Alıntılanan Metin
=-=-=-=-=

Tarihin perdesi çekilmemiş büyük pencerelerinden bir tanesidir Wolfgang Amadeus Mozart. Onun besteleri kolayca bozar ruhumuzun ezberlerini. Keşfedilmemiş olanın, aslında benliğimizin dört duvarına hapsolmuş eskinin bir yorumu ve hissedilir hali olduğunu kolayca fark ederiz notalarında. Onun gözünden bakarsak… Müzik, dinleyicisini tanrılaştıran, hem uyumun hem de uyumsuzluğun mükemmelleştiği yerdir. Çünkü insanların konuşmaları da sesleri de muhtemelen Tanrı için müzik gibidir. Bu yüzden iyi bir bestenin dinleyicisine sunduğu güç, hiçbir servetle ölçülemez.
Buram buram Mozart kokan paragrafı zihnimin sokaklarında dolaştırdıktan sonra Amadeus için, sadece afişte yazan ismiyle bile izleyicide büyük beklenti oluşturan bir oyun, dersem abartmış olmam. Üstelik oyuncu kadrosu, konusundan bağımsız olarak bile oldukça heyecan verici. Peter Shaffer tarafından yazılan eserin film uyarlaması, 1984 yılında bir sürü ödülle onurlandırılmış, pek çok ödül adaylığı ile de takdir toplamışken, oyunu sahnede çıplak gözle seyretme şansına sahip olmak, elinizdeki biletin anlamını iki misli arttırmalıdır.
Amadeus için söylemem gereken ilk şey, çok başarılı epik enstrümanlara sahip olduğudur. Oyunun açılışıyla birlikte seyirciyle buluşan güçlü epik öğeler, sahneye tırmanmaya hevesli meraklı gözleri atmosferin ve olay örgüsünün içine kolayca alıyor. Bu hoş karşılamanın ardından Salieri ile tanışıyoruz. Selçuk Yöntem’in sadece bir saniye içerisinde değişime uğrayan sesi, geçmiş zaman ile bugünün ayrımını yapan ustanın, bir bakıma seyircisini selamlamasıdır. Zaten varlığı, başlı başına alkış sebebi. Sahnede gösterişli biçimde değiştirdiği kıyafeti ile kuvvetlendirdiği zaman geçişi de yine epik tiyatroya duyulan kuvvetli bir sadakat yansıması olarak kabul edilmelidir.

=-=-=-=-=

Sağlanan Kayıtlar
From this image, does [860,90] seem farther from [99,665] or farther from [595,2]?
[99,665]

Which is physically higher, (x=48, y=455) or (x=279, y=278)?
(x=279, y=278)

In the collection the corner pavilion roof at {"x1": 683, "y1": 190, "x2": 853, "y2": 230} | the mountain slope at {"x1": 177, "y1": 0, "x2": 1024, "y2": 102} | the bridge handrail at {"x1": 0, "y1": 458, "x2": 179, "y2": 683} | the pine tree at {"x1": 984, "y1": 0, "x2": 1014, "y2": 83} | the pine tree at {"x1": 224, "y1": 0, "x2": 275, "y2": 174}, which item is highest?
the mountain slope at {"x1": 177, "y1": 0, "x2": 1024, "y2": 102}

=-=-=-=-=

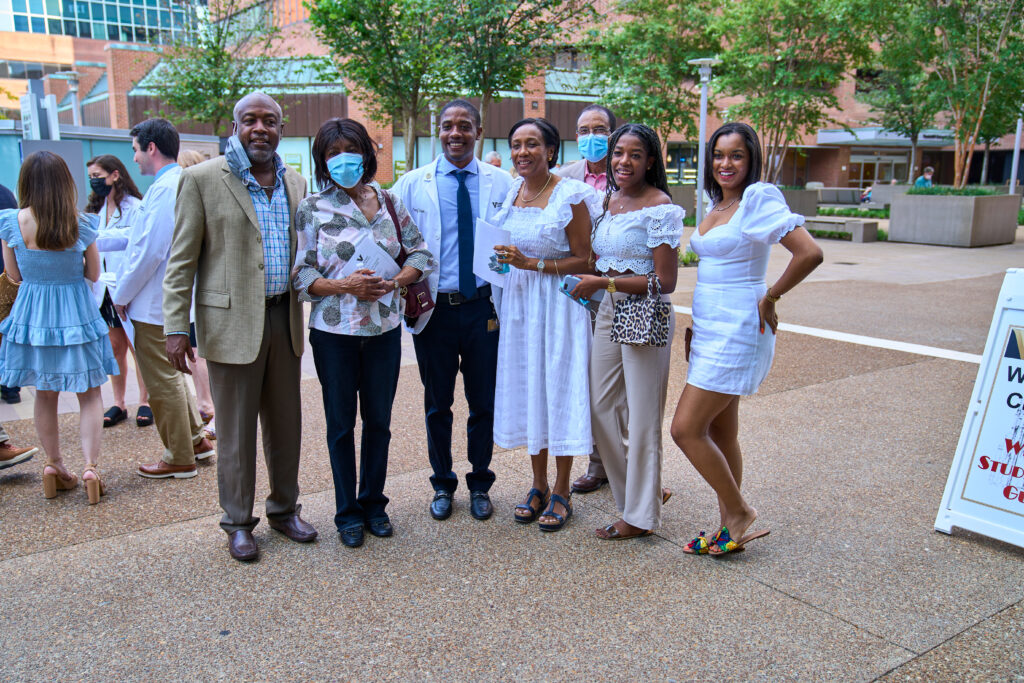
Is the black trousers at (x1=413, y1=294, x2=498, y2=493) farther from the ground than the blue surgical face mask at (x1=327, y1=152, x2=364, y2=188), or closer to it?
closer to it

=-=-=-=-=

Görevler ve Alıştırmalar
(a) Alıntılanan metne göre Amadeus eserinin film uyarlaması hangi yılda ödüllerle onurlandırılmıştır?
(b) Kayıtlardan "closer" sözcüğünü içeren tüm satırları seçip kopyalayın.

Verilen Yanıtlar
(a) 1984 yılında.

(b)
Is the black trousers at (x1=413, y1=294, x2=498, y2=493) farther from the ground than the blue surgical face mask at (x1=327, y1=152, x2=364, y2=188), or closer to it?
closer to it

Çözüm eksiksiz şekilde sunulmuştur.